As the answer, set down the lines below from the one containing "de la Liga!" through the one containing "Bellissimo due camere", exactly and inclusively, and no others.

## Dataset content
▼▼▼

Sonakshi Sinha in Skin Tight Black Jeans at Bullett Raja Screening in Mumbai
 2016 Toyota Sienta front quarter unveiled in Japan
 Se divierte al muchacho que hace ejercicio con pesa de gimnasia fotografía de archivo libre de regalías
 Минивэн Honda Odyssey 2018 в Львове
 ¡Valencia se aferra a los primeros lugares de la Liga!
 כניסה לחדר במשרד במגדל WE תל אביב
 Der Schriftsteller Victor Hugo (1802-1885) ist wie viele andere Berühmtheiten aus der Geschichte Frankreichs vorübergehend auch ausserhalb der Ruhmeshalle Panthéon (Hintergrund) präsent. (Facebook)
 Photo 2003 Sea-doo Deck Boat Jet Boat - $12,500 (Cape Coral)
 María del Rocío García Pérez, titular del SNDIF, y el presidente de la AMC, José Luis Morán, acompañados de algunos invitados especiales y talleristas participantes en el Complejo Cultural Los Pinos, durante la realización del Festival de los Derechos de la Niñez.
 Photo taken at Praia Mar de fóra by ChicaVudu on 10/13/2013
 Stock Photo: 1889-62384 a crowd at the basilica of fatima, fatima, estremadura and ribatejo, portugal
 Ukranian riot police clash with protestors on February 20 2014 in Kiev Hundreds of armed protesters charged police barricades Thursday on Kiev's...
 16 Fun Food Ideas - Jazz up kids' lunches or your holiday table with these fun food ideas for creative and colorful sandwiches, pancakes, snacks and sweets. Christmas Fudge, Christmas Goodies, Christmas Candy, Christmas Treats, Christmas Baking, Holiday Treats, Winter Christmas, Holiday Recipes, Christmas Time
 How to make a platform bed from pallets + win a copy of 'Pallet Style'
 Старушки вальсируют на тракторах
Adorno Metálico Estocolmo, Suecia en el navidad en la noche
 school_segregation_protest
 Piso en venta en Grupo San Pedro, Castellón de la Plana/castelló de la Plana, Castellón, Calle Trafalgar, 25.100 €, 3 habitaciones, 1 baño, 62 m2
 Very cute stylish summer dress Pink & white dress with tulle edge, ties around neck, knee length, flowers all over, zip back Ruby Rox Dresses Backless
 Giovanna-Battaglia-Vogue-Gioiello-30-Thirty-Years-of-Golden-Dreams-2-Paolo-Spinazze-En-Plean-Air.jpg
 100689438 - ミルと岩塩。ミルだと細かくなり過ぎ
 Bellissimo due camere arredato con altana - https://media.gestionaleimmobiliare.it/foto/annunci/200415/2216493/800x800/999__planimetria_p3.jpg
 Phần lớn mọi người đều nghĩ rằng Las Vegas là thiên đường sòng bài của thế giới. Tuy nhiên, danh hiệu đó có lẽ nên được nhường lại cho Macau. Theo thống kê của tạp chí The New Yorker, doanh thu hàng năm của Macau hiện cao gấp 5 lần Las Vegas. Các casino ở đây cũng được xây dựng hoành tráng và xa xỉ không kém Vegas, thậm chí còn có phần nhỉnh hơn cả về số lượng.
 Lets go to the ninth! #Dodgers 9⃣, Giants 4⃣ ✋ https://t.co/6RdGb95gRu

▲▲▲

## Answer section
 ¡Valencia se aferra a los primeros lugares de la Liga!
 כניסה לחדר במשרד במגדל WE תל אביב
 Der Schriftsteller Victor Hugo (1802-1885) ist wie viele andere Berühmtheiten aus der Geschichte Frankreichs vorübergehend auch ausserhalb der Ruhmeshalle Panthéon (Hintergrund) präsent. (Facebook)
 Photo 2003 Sea-doo Deck Boat Jet Boat - $12,500 (Cape Coral)
 María del Rocío García Pérez, titular del SNDIF, y el presidente de la AMC, José Luis Morán, acompañados de algunos invitados especiales y talleristas participantes en el Complejo Cultural Los Pinos, durante la realización del Festival de los Derechos de la Niñez.
 Photo taken at Praia Mar de fóra by ChicaVudu on 10/13/2013
 Stock Photo: 1889-62384 a crowd at the basilica of fatima, fatima, estremadura and ribatejo, portugal
 Ukranian riot police clash with protestors on February 20 2014 in Kiev Hundreds of armed protesters charged police barricades Thursday on Kiev's...
 16 Fun Food Ideas - Jazz up kids' lunches or your holiday table with these fun food ideas for creative and colorful sandwiches, pancakes, snacks and sweets. Christmas Fudge, Christmas Goodies, Christmas Candy, Christmas Treats, Christmas Baking, Holiday Treats, Winter Christmas, Holiday Recipes, Christmas Time
 How to make a platform bed from pallets + win a copy of 'Pallet Style'
 Старушки вальсируют на тракторах
Adorno Metálico Estocolmo, Suecia en el navidad en la noche
 school_segregation_protest
 Piso en venta en Grupo San Pedro, Castellón de la Plana/castelló de la Plana, Castellón, Calle Trafalgar, 25.100 €, 3 habitaciones, 1 baño, 62 m2
 Very cute stylish summer dress Pink & white dress with tulle edge, ties around neck, knee length, flowers all over, zip back Ruby Rox Dresses Backless
 Giovanna-Battaglia-Vogue-Gioiello-30-Thirty-Years-of-Golden-Dreams-2-Paolo-Spinazze-En-Plean-Air.jpg
 100689438 - ミルと岩塩。ミルだと細かくなり過ぎ
 Bellissimo due camere arredato con altana - https://media.gestionaleimmobiliare.it/foto/annunci/200415/2216493/800x800/999__planimetria_p3.jpg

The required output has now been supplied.